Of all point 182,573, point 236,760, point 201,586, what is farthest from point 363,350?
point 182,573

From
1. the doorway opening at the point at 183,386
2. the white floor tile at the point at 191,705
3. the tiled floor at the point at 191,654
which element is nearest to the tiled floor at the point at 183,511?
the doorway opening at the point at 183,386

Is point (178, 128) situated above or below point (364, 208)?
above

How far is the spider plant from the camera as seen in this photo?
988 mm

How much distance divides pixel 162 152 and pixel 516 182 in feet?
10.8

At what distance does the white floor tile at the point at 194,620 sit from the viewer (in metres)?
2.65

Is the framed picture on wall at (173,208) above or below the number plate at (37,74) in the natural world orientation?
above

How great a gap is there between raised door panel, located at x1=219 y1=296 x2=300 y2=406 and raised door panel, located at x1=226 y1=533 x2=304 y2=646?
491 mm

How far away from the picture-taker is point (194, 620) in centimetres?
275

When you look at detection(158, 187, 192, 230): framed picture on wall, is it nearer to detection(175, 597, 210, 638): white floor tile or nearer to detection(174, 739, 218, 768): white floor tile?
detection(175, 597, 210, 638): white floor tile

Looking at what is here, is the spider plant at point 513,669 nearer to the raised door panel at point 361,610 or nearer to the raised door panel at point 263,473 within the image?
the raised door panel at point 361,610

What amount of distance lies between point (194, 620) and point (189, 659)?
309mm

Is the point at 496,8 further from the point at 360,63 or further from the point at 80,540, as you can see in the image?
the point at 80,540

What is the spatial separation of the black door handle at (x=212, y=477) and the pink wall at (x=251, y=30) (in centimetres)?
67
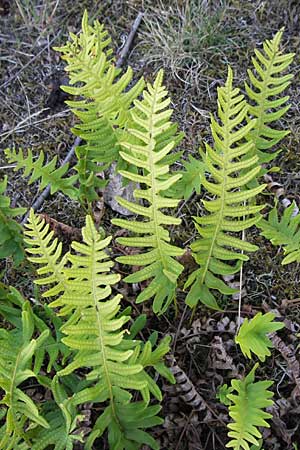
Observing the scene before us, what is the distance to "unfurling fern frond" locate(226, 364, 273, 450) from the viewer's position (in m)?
1.39

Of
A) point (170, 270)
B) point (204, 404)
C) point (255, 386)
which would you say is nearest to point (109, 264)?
point (170, 270)

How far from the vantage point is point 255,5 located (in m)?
Answer: 2.53

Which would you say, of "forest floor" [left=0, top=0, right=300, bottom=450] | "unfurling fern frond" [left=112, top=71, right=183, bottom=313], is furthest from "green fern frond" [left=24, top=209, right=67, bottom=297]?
"forest floor" [left=0, top=0, right=300, bottom=450]

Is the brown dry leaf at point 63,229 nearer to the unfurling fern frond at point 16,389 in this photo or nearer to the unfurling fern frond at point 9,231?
the unfurling fern frond at point 9,231

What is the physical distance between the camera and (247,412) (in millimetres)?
1453

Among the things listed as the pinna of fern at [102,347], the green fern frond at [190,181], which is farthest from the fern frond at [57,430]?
the green fern frond at [190,181]

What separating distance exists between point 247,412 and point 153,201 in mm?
539

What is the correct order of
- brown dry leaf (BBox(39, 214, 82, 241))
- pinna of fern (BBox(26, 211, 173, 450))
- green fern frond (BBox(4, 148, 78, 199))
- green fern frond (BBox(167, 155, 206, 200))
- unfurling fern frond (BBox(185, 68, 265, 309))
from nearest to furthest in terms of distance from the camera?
pinna of fern (BBox(26, 211, 173, 450)) < unfurling fern frond (BBox(185, 68, 265, 309)) < green fern frond (BBox(167, 155, 206, 200)) < green fern frond (BBox(4, 148, 78, 199)) < brown dry leaf (BBox(39, 214, 82, 241))

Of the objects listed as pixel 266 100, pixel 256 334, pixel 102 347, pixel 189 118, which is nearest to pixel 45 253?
pixel 102 347

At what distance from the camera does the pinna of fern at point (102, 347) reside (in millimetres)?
1324

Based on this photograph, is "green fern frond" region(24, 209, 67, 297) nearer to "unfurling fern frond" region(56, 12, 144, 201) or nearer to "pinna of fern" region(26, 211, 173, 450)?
"pinna of fern" region(26, 211, 173, 450)

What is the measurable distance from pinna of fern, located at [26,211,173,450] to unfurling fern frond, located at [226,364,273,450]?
210 mm

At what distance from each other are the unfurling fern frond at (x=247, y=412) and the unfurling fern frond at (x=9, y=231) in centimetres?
79

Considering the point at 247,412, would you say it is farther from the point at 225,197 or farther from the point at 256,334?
the point at 225,197
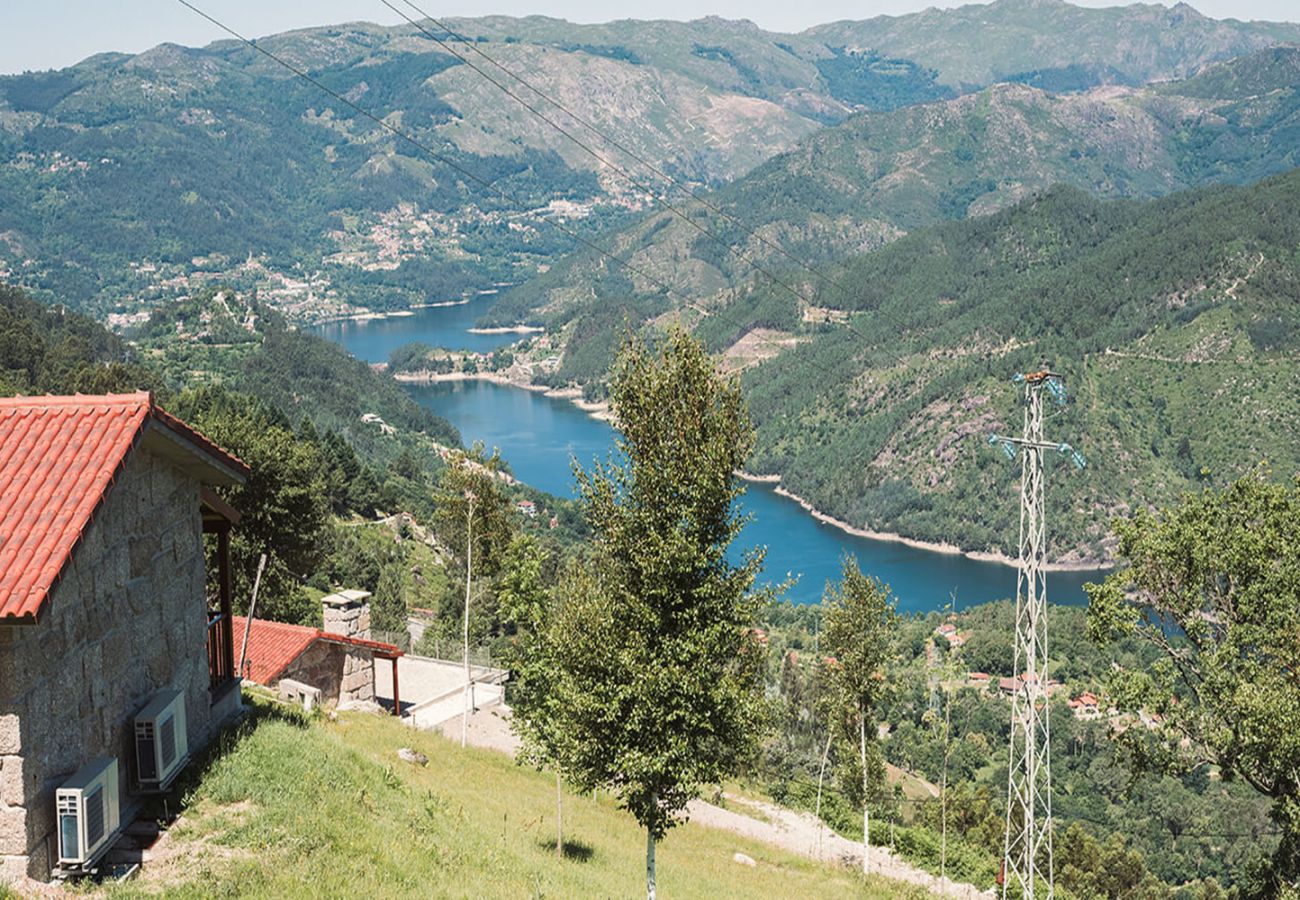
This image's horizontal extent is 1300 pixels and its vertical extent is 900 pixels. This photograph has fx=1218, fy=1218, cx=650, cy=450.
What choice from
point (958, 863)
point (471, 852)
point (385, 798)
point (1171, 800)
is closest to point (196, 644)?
point (385, 798)

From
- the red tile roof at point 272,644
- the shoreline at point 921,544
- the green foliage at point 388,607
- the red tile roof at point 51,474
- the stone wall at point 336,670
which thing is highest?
the red tile roof at point 51,474

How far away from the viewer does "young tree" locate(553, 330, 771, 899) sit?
40.5 feet

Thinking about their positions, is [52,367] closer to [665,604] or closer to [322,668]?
[322,668]

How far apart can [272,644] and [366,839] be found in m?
13.0

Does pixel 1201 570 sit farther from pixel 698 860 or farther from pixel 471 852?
pixel 471 852

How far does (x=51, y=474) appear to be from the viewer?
10.2m

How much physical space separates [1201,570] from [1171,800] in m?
50.5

===============

Instructions for the task: Update all the records by replacing "spider plant" with "potted plant" and changing nothing else. Leave the pictures out of your answer.

Solved exercise:
Of all point 182,573, point 236,760, point 201,586, what is farthest from point 363,350?
point 182,573

From
1. the doorway opening at the point at 183,386
2. the white floor tile at the point at 191,705
3. the tiled floor at the point at 191,654
which element is nearest to the tiled floor at the point at 183,511?
the doorway opening at the point at 183,386

Is point (178, 128) situated above or below point (364, 208)?
above

How far is the potted plant from the camera as seen in this photo?
988 mm

How much distance divides pixel 162 152 and pixel 516 182 in feet?
10.8

At what distance does the white floor tile at the point at 194,620 sit from the viewer (in metres)?
2.65

Is the framed picture on wall at (173,208) above or below the number plate at (37,74) in the natural world orientation?
above

How great a gap is there between raised door panel, located at x1=219 y1=296 x2=300 y2=406 and raised door panel, located at x1=226 y1=533 x2=304 y2=646?
491 mm

How far away from the picture-taker is point (194, 620) in centimetres?
275

When you look at detection(158, 187, 192, 230): framed picture on wall, is it nearer to detection(175, 597, 210, 638): white floor tile or nearer to detection(174, 739, 218, 768): white floor tile?
detection(175, 597, 210, 638): white floor tile

Looking at what is here, is the potted plant at point 513,669 nearer to the raised door panel at point 361,610 or nearer to the raised door panel at point 263,473 within the image?
the raised door panel at point 361,610

What amount of distance lies between point (194, 620) and point (189, 659)?
309mm

Is the point at 496,8 further from the point at 360,63 or further from the point at 80,540, as you can see in the image?
the point at 80,540

What is the spatial separation of the black door handle at (x=212, y=477) and the pink wall at (x=251, y=30) (in centimetres)?
67
Observing the scene before us, what is the distance to "unfurling fern frond" locate(226, 364, 273, 450) from the viewer's position (in m)?
1.39

Of
A) point (170, 270)
B) point (204, 404)
C) point (255, 386)
which would you say is nearest to point (109, 264)?
point (170, 270)

How far from the vantage point is point 255,5 located (in m)?
Answer: 2.53

Which would you say, of "forest floor" [left=0, top=0, right=300, bottom=450] | "unfurling fern frond" [left=112, top=71, right=183, bottom=313], is furthest from "green fern frond" [left=24, top=209, right=67, bottom=297]?
"forest floor" [left=0, top=0, right=300, bottom=450]

Is the brown dry leaf at point 63,229 nearer to the unfurling fern frond at point 16,389 in this photo or nearer to the unfurling fern frond at point 9,231?
the unfurling fern frond at point 9,231

What is the physical distance between the camera and (247,412) (in millimetres)?
1453

Among the things listed as the pinna of fern at [102,347], the green fern frond at [190,181], which is farthest from the fern frond at [57,430]?
the green fern frond at [190,181]

What separating distance exists between point 247,412 and point 153,201 in mm?
539

What is the correct order of
- brown dry leaf (BBox(39, 214, 82, 241))
- pinna of fern (BBox(26, 211, 173, 450))
- green fern frond (BBox(4, 148, 78, 199))
- green fern frond (BBox(167, 155, 206, 200))
- unfurling fern frond (BBox(185, 68, 265, 309))
from nearest to furthest in terms of distance from the camera?
pinna of fern (BBox(26, 211, 173, 450)) < unfurling fern frond (BBox(185, 68, 265, 309)) < green fern frond (BBox(167, 155, 206, 200)) < green fern frond (BBox(4, 148, 78, 199)) < brown dry leaf (BBox(39, 214, 82, 241))

Of the objects listed as pixel 266 100, pixel 256 334, pixel 102 347, pixel 189 118, which is nearest to pixel 45 253?
pixel 102 347

At what distance from the camera does the pinna of fern at point (102, 347) reside (in millimetres)?
1324

Based on this photograph, is "green fern frond" region(24, 209, 67, 297) nearer to "unfurling fern frond" region(56, 12, 144, 201) or nearer to "pinna of fern" region(26, 211, 173, 450)?
"pinna of fern" region(26, 211, 173, 450)

What is the measurable distance from pinna of fern, located at [26,211,173,450] to unfurling fern frond, located at [226,364,273,450]?
210 mm

At what distance from each other are the unfurling fern frond at (x=247, y=412) and the unfurling fern frond at (x=9, y=231) in centimetres?
79

Considering the point at 247,412, would you say it is farther from the point at 225,197 or farther from the point at 256,334?
the point at 225,197
This image's horizontal extent is 1300 pixels and its vertical extent is 900 pixels. This photograph has fx=1218, fy=1218, cx=650, cy=450.
What choice from
point (958, 863)
point (471, 852)
point (385, 798)
point (1171, 800)
is closest to point (196, 644)?
point (385, 798)

From
- the red tile roof at point 272,644
- the shoreline at point 921,544
- the green foliage at point 388,607
- the red tile roof at point 51,474
- the stone wall at point 336,670
which thing is highest?
the red tile roof at point 51,474

How far away from the viewer does "young tree" locate(553, 330, 771, 899) sit?
40.5 feet

Thinking about their positions, is [52,367] closer to [665,604] or closer to [322,668]?
[322,668]

How far apart can [272,644] and [366,839] be found in m?
13.0

Does pixel 1201 570 sit farther from pixel 698 860 or farther from pixel 471 852?
pixel 471 852

How far does (x=51, y=474) appear to be from the viewer?
10.2m

How much physical space separates [1201,570] from [1171,800] in m?
50.5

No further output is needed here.